Instructions for the task: Drop the images, then output the listing exactly.

*** Opening Data listing ***

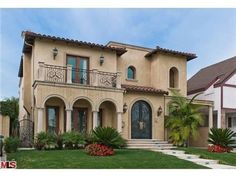 Italian style home with pre cast around the doors and windows!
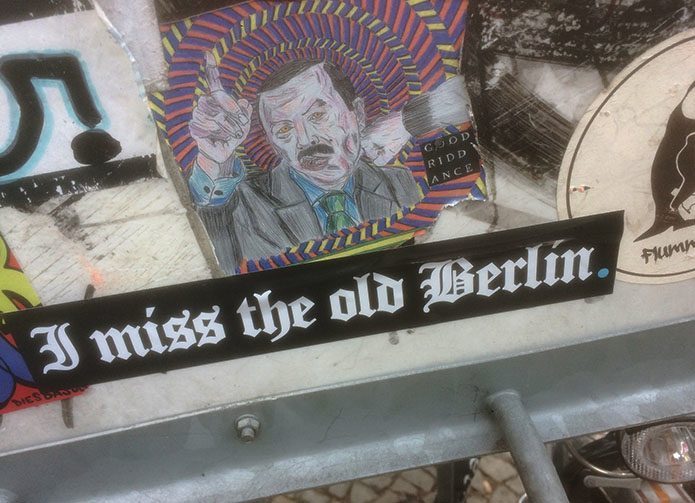 Conflicting messages on a bike stand, Berlin.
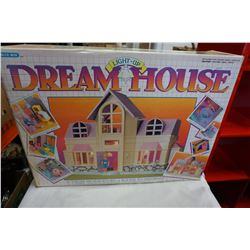 BLUE BOX VINTAGE LIGHT UP DREAM HOUSE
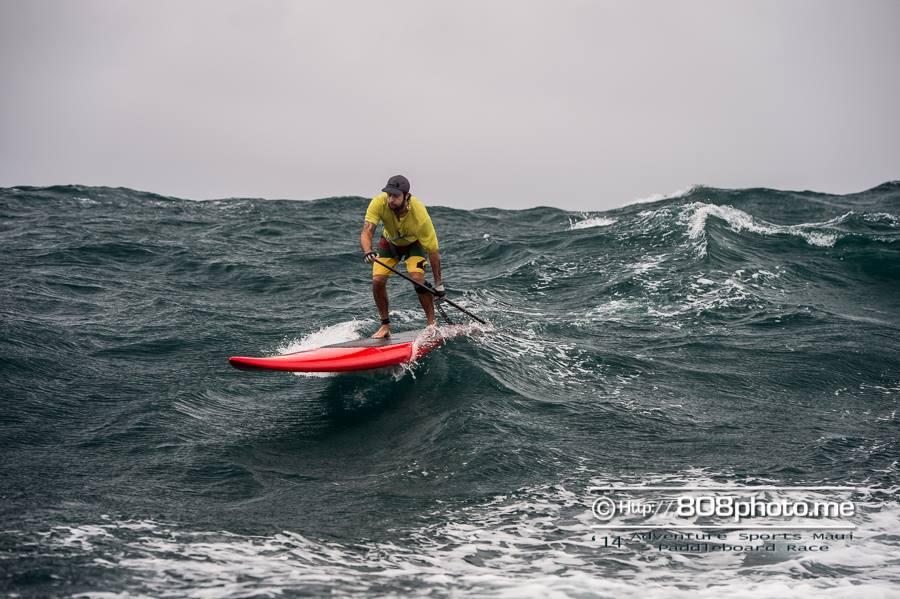 Jimmy Lewis M14 doing Molokai to Oahu race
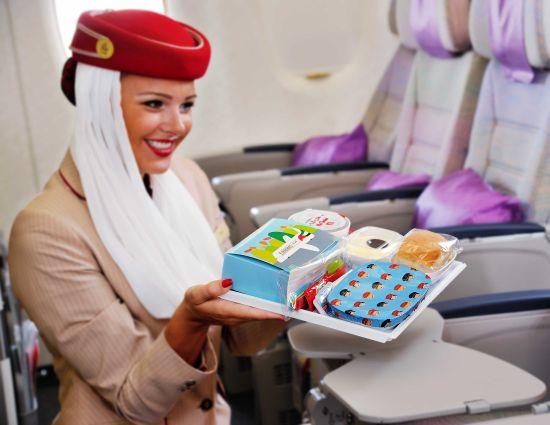阿联酋航空特别设计的儿童餐盘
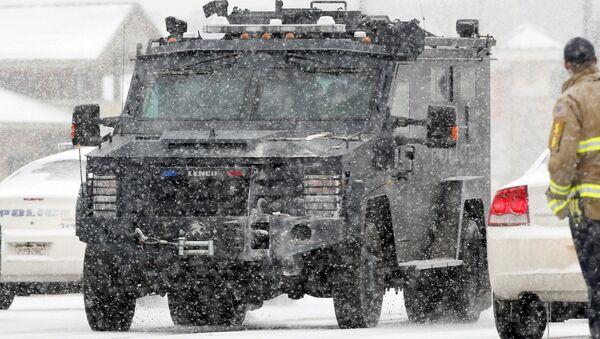 Un vehículo blindado de la policía en Colorado Springs - Sputnik Mundo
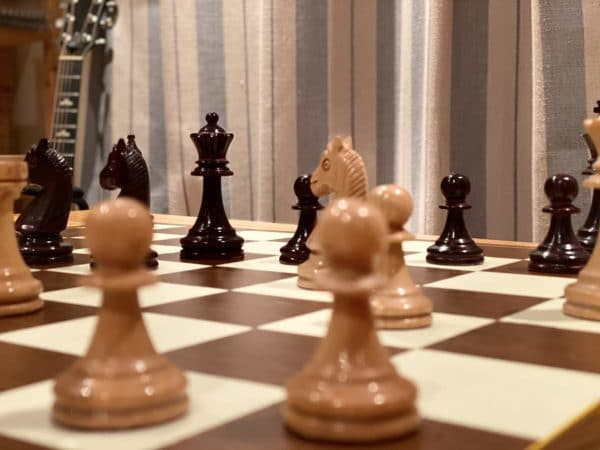 pawn sacrifice in the middlegame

*** Closing Data listing ***

Result:
 Italian style home with pre cast around the doors and windows!
 Conflicting messages on a bike stand, Berlin.
 BLUE BOX VINTAGE LIGHT UP DREAM HOUSE
 Jimmy Lewis M14 doing Molokai to Oahu race
阿联酋航空特别设计的儿童餐盘
 Un vehículo blindado de la policía en Colorado Springs - Sputnik Mundo
 pawn sacrifice in the middlegame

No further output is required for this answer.